Machine's drop into Elite status seems fuel the Men's division Mobility, but it isn't that atypical for nationals.  While -12 is the largest number in the past five years (in the Open division), there have been other numbers as high as +8 and even -10.  If we look at the numbers in the Open division for the past five years we see that the new format doesn't automatically produce more Mobility, and that this year might have been extreme but isn't that far past previous years values.

2013:  1.9333
2012:  3.1875
2011:  2.8750
2010:  1.7500

Ignoring last year (when things were pretty much chalk and we had a new format) there as been a five year increase in Mobility in the Open/Men's division.  Now, it could be the result of more parity as the talent base has increased over the past five years.  Anecdotally, there are fewer teams from the same city attending the Club Championships than there were in the past.  That speaks both to a consolidation of talent in those cities and to an increase in talent in other cities (necessitating that consolidation).  Let's see what has been happening in the other two divisions:

2013:  1.7500
2012:  2.7500
2011:  2.2500
2010:  1.6250

2013:  2.6250
2012:  3.3750
2011:  2.2500
2010:  2.6250

These numbers look like the hold up better to our expectation.  The women's division is on average less Mobile and while the Open/Men's division can have its crazy years, it is less Mobile than the Mixed division.  What does this all mean?  I have no idea.  Mobility hinges on the ability to correctly seed the tournament as compared to the final outcome.  I don't know if that is actually the goal of USAU.  Poor connectivity plagues the Mixed division, which would impact Mobility.  But even in the more highly connect Open/Men's there is still a reasonably high Mobility.  I guess that speaks to parity?

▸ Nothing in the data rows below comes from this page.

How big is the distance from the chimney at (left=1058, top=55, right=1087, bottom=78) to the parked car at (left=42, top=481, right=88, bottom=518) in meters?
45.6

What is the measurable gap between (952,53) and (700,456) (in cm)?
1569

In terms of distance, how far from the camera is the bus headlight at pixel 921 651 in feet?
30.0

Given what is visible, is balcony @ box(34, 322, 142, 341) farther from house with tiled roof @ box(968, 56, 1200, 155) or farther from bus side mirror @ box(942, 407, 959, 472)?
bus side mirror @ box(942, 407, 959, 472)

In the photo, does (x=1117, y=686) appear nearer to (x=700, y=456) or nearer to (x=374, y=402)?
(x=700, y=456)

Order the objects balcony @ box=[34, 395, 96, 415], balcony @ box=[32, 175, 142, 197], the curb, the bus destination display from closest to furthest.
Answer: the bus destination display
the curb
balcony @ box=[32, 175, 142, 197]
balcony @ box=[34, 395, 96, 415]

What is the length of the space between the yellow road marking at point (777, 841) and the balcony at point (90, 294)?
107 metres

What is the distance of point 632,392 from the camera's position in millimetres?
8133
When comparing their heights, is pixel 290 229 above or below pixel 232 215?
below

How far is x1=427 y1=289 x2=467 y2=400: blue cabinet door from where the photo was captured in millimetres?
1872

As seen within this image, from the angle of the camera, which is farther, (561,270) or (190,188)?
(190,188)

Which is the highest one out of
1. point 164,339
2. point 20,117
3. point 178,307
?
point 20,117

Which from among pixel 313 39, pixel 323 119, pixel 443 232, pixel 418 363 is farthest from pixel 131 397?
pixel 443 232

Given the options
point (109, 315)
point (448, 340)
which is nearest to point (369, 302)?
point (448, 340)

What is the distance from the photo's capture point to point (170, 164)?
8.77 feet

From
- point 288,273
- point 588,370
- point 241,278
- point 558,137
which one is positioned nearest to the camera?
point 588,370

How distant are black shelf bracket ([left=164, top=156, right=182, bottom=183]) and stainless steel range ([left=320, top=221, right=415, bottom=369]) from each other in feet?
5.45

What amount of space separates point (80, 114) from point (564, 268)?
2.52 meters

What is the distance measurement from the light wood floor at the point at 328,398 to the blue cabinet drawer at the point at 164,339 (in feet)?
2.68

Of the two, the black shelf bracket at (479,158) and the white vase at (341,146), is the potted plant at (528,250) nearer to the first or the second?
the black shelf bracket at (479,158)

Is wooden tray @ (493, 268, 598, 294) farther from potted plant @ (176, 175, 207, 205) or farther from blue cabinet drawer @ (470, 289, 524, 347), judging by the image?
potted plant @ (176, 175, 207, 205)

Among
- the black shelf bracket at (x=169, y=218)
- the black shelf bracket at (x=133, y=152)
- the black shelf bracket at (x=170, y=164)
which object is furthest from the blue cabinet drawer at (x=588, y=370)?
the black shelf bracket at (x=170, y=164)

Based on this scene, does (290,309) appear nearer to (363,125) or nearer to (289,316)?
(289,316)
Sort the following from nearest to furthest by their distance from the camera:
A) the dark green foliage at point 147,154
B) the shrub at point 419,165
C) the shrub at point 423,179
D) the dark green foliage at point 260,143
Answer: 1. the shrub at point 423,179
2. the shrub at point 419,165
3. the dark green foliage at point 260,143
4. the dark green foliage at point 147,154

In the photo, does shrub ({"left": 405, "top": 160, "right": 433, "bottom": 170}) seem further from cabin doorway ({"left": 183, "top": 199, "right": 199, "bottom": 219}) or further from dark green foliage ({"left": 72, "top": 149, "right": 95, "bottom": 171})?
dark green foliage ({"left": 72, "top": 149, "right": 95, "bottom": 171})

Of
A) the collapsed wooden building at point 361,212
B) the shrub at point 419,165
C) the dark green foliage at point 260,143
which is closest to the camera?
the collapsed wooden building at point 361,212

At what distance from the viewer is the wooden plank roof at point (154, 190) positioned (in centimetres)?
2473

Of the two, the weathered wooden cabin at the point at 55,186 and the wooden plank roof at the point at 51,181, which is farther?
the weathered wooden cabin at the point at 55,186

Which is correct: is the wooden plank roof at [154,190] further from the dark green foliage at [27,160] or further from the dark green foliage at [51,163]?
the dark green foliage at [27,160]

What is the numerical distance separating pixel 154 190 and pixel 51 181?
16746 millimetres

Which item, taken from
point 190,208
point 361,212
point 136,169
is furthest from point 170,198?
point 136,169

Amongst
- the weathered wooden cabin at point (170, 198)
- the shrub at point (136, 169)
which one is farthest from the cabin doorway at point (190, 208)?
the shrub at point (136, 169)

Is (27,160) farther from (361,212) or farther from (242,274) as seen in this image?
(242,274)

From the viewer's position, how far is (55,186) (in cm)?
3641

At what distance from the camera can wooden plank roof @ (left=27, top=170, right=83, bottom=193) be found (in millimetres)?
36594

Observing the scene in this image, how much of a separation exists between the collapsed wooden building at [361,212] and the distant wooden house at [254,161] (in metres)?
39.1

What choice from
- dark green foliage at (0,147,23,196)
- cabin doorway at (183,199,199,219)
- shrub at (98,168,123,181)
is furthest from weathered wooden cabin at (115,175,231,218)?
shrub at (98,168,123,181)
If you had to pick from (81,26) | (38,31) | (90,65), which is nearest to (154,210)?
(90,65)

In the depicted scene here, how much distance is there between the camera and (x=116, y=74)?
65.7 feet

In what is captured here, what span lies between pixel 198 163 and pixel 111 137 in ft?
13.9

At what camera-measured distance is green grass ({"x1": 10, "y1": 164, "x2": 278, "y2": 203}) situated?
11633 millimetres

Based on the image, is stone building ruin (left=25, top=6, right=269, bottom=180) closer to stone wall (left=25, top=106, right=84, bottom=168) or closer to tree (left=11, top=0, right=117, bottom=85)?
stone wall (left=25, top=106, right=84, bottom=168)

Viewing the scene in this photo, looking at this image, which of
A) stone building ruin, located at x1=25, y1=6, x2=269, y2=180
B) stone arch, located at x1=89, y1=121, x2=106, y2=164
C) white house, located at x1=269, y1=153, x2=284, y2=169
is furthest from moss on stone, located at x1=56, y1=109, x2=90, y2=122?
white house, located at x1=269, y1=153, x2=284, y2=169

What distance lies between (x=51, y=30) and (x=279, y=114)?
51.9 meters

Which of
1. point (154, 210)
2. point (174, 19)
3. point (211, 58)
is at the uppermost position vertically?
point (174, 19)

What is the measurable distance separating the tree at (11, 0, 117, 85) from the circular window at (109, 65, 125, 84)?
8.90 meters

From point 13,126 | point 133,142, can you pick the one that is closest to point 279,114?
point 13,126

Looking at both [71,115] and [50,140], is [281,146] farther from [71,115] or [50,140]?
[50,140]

It could also relate to who takes placement games seriously.  The difference between 12 and 13 is just as significant as the difference between 2 and 3 under this metric, but I imagine those games are not necessarily played with the same level of intensity.  Out of curiosity I looked at the Mobility for the top and bottom 8 each year in the Open/Men's division.  Here is what I got:

               Top 8        Bottom 8
2014:       3.5               4.25
2013:       2.125           1.625
2012:       2.875           3.5
2011:       2.375           3.375
2010:       2.875           2.875

Aside from 2013 (which we already said was a chalk year) this shows what we would expect.  The lower seeds tend to have more Mobility than the higher seeds.  Could this be because teams let their foot off the gas in placement games?  Could it be because there is less connectivity amongst the lower seeds so correct seeding is more difficult?  Or could it be an increase in parity in the second tier (if not in the first tier)?  I have no idea.  I was just bored when I though about how far/high some teams fell/rose this year and decided to figure some things out.